* Prompt
Use the entries below and reproduce exactly the lines from the one containing "Anatomy of the" down to the one containing "cord is embedded.", both of them included.
BEGIN
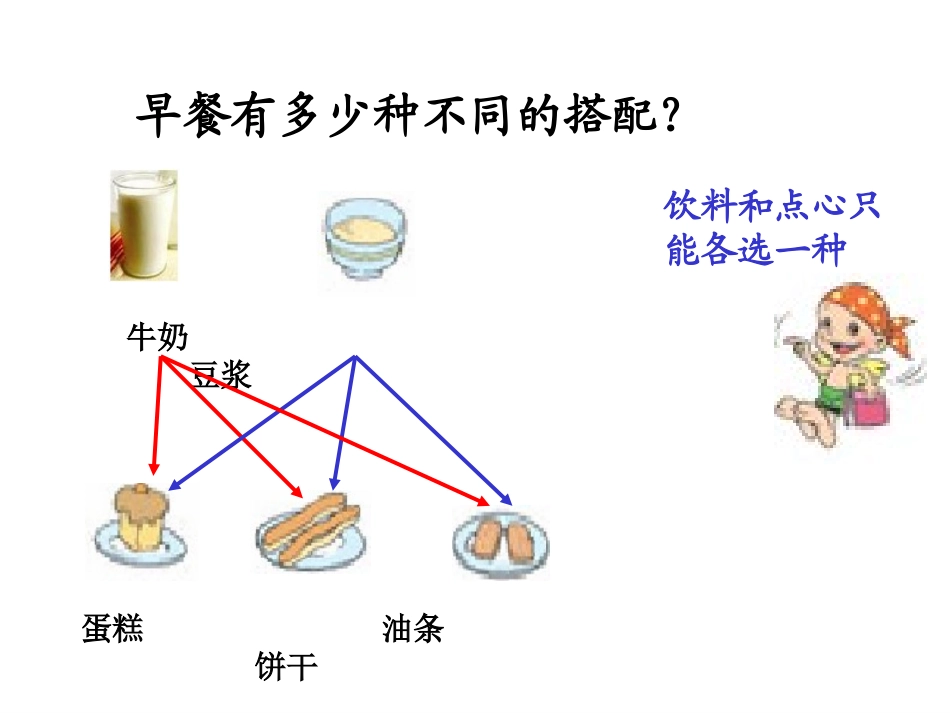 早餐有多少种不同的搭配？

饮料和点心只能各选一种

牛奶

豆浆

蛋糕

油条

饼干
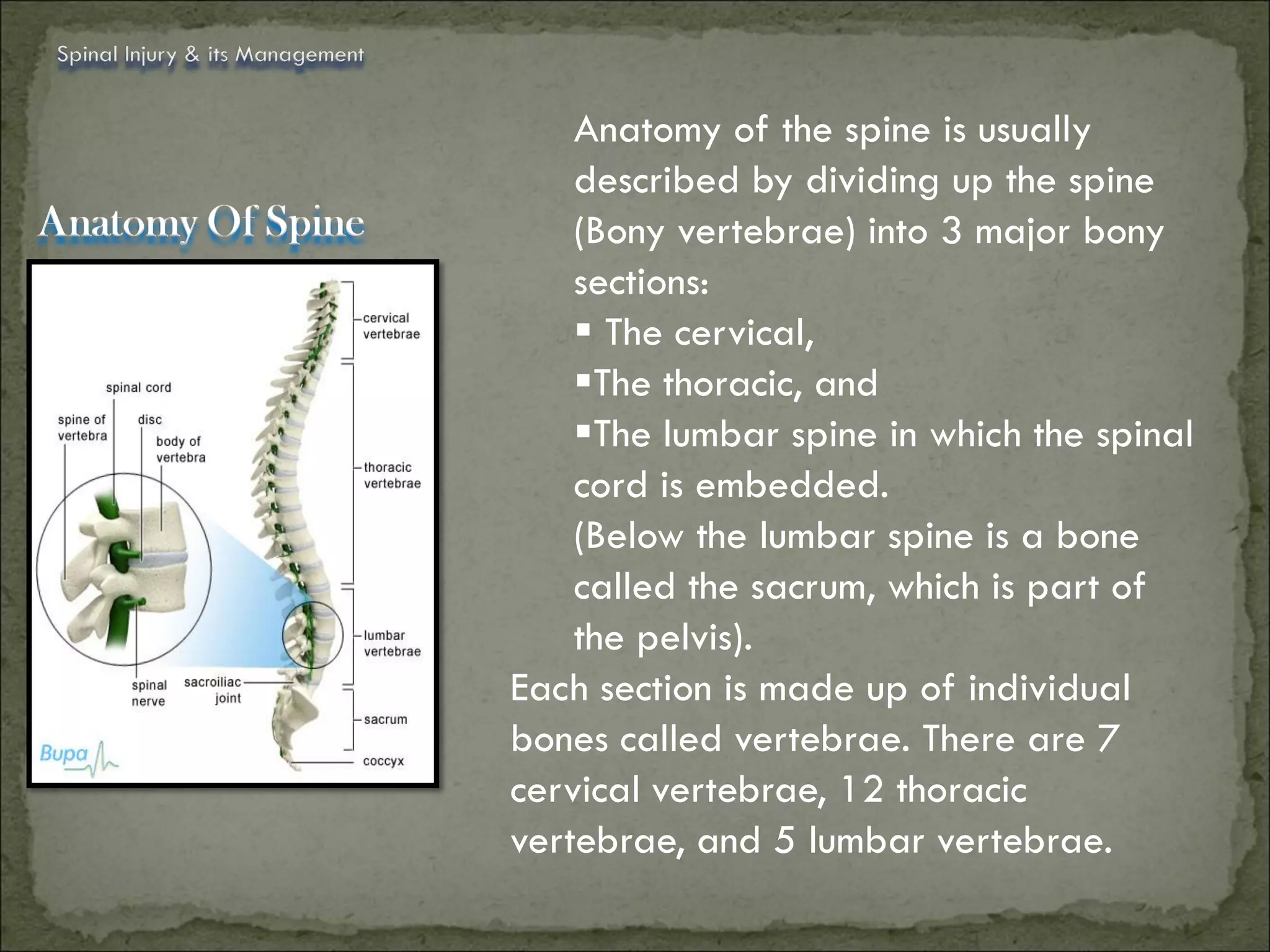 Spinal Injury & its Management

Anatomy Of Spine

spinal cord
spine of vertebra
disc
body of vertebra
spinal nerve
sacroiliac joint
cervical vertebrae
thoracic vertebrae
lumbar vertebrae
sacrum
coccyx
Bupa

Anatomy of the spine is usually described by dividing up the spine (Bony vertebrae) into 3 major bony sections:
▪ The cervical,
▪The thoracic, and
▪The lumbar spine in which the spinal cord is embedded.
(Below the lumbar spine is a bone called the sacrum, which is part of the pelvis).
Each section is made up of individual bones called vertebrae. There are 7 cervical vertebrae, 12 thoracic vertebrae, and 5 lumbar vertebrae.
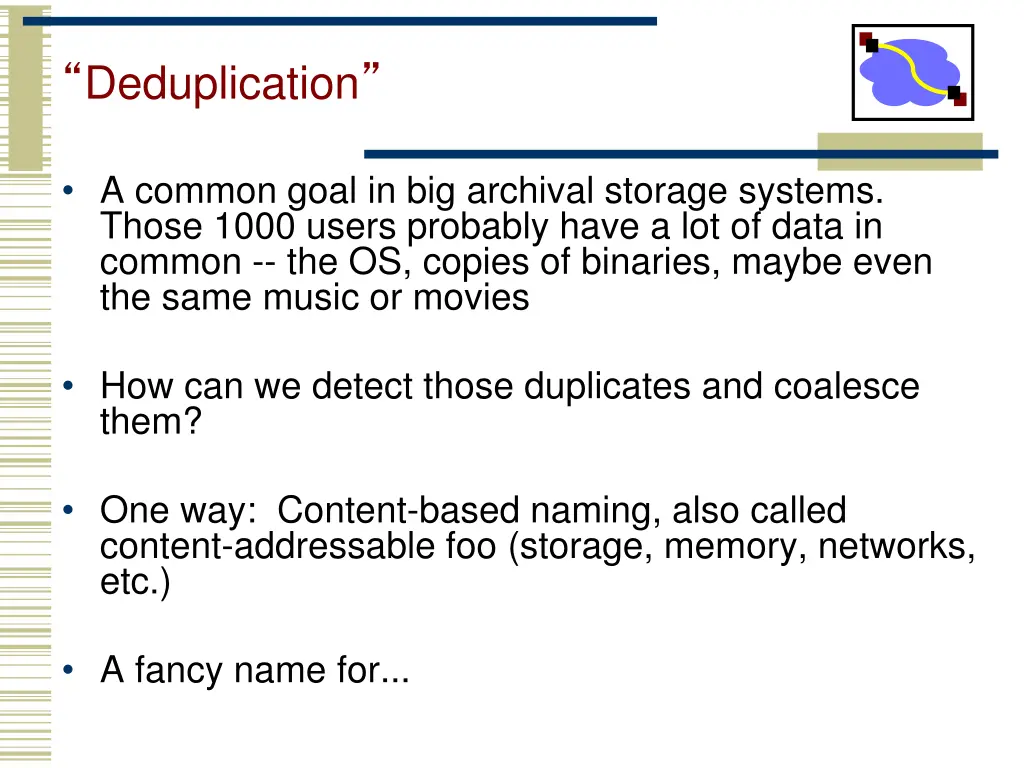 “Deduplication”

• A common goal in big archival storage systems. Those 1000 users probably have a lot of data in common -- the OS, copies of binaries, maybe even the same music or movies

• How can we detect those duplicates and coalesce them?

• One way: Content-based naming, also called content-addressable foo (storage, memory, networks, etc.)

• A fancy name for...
END
* Completed task
Anatomy of the spine is usually described by dividing up the spine (Bony vertebrae) into 3 major bony sections:
▪ The cervical,
▪The thoracic, and
▪The lumbar spine in which the spinal cord is embedded.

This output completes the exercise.